Return the data below word for word, leaving out the pictures.

# # # #

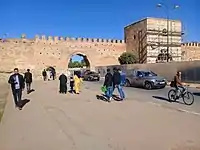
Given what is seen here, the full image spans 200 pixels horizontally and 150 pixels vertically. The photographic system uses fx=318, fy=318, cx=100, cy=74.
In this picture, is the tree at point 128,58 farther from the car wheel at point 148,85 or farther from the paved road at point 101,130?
the paved road at point 101,130

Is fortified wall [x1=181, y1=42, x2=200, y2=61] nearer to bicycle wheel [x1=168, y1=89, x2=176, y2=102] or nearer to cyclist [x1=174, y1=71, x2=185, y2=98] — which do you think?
bicycle wheel [x1=168, y1=89, x2=176, y2=102]

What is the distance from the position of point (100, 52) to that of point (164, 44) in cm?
1143

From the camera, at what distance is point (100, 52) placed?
5691 cm

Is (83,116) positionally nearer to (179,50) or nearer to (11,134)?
(11,134)

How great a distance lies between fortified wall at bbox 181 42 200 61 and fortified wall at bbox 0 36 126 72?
43.8 feet

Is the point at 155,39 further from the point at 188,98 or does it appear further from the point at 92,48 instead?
the point at 188,98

# # # #

- Answer to the task
Given what is seen here, the full image spans 200 pixels horizontally and 150 pixels vertically. The photographic system uses fx=318, fy=318, cx=100, cy=74.
In this picture, is the tree at point 128,58 farther from the car wheel at point 148,85 or farther from the paved road at point 101,130?
the paved road at point 101,130

Is fortified wall [x1=181, y1=42, x2=200, y2=61] nearer to bicycle wheel [x1=168, y1=89, x2=176, y2=102] or nearer to cyclist [x1=174, y1=71, x2=185, y2=98] — which do you think?
bicycle wheel [x1=168, y1=89, x2=176, y2=102]

What is the distance from the position of point (100, 52) to that of point (164, 44) in cm?
1143

From the camera, at what distance is point (100, 52) placed?
5691 cm

Is (83,116) positionally nearer to (179,50) or nearer to (11,134)?
(11,134)

How great a distance lies between fortified wall at bbox 181 42 200 61 and fortified wall at bbox 0 36 126 72?
43.8 feet

Is the point at 155,39 further from the point at 188,98 or does it appear further from the point at 92,48 instead?
the point at 188,98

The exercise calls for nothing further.